| REQUIREMENTS |
Extend the forum thread below on proving that the sum of 1/(n+k) for k from 1 to n is at most 3/4, picking up after its final line.

| EXCERPTED TEXT |

────────────────────

Inequality $\sum\limits_{k=1}^n \frac{1}{n+k} \le \frac{3}{4}$

Question

I recently came across the following exercise:

Prove that $$\sum_{k=1}^n \frac{1}{n+k} \le \frac{3}{4}$$ for every natural number $n \ge 1$.

I immediately tried by induction, by I did not succeed as - after some trivial algebraic manipulations - I arrive at $\sum_{k=0}^{n+1} \frac{1}{n+k} \le \frac{3}{4} + \text{something non-negative}$.

Thus the solution I have found goes via comparison with the integral of $1/x$: more precisely, $$ \sum_{k=1}^n \frac{1}{n+k} \le \int_1^n \frac{dx}{n+x} =\ln(2n) - \ln(n+1) = \ln(2) + \ln\left(\frac{n}{n+1}\right) $$ and the conclusion follows easily as $\ln 2 \le 3/4$ and the last term is non-positive.

I would like to ask first if my solution is correct; secondly, do you have other solutions? I believe it should be very easy to prove.

Answer 1

By C-S $$\sum_{k=1}^n\frac{1}{n+k}=1-\sum_{k=1}^n\left(\frac{1}{n}-\frac{1}{n+k}\right)=1-\frac{1}{n}\sum_{k=1}^n\frac{k}{n+k}=$$ $$=1-\frac{1}{n}\sum_{k=1}^n\frac{k^2}{nk+k^2}\leq1-\frac{\left(\sum\limits_{k=1}^nk\right)^2}{n\sum\limits_{k=1}^n(nk+k^2)}=1-\frac{\frac{n(n+1)^2}{4}}{n\cdot\frac{n(n+1)}{2}+\frac{n(n+1)(2n+1)}{6}}=$$ $$=\frac{7n-1}{2(5n+1)}<0.7\leq\frac{3}{4}.$$ Done!

────────────────────

| SUPPLIED INFORMATION |
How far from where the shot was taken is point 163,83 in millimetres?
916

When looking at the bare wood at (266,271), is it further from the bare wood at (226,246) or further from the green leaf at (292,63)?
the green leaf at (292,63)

────────────────────

| RESULT |
I think it's interesting that $\ln2=0.6931...$.

C-S forever!!!

Answer 2

$$\sum_{k=1}^{n}\frac{1}{n+k}\leq \sum_{k=1}^{n}\frac{1}{\sqrt{(n+k)(n+k-1)}}\stackrel{\text{CS}}{\leq}\sqrt{n\sum_{k=1}^{n}\left(\frac{1}{n+k-1}-\frac{1}{n+k}\right)}$$ immediately leads to $H_{2n}-H_n = \sum_{k=1}^{n}\frac{1}{n+k}\leq \frac{1}{\sqrt{2}}<\frac{3}{4}$.

Answer 3

All you really need to do is change the lower limit in the integral from $1$ to $0$, which gives the simpler result

$$\sum_{k=1}^n{1\over n+k}\le\int_0^n{dx\over n+x}=\ln(2n)-\ln n=\ln2$$

One way to see that $1$ is the wrong lower limit to use is that, in general, the number of terms in the sum should equal the difference of the upper and lower limits in the integral. That's because the integral comparison test usually compares each term with the area beneath a curve over a unit segment.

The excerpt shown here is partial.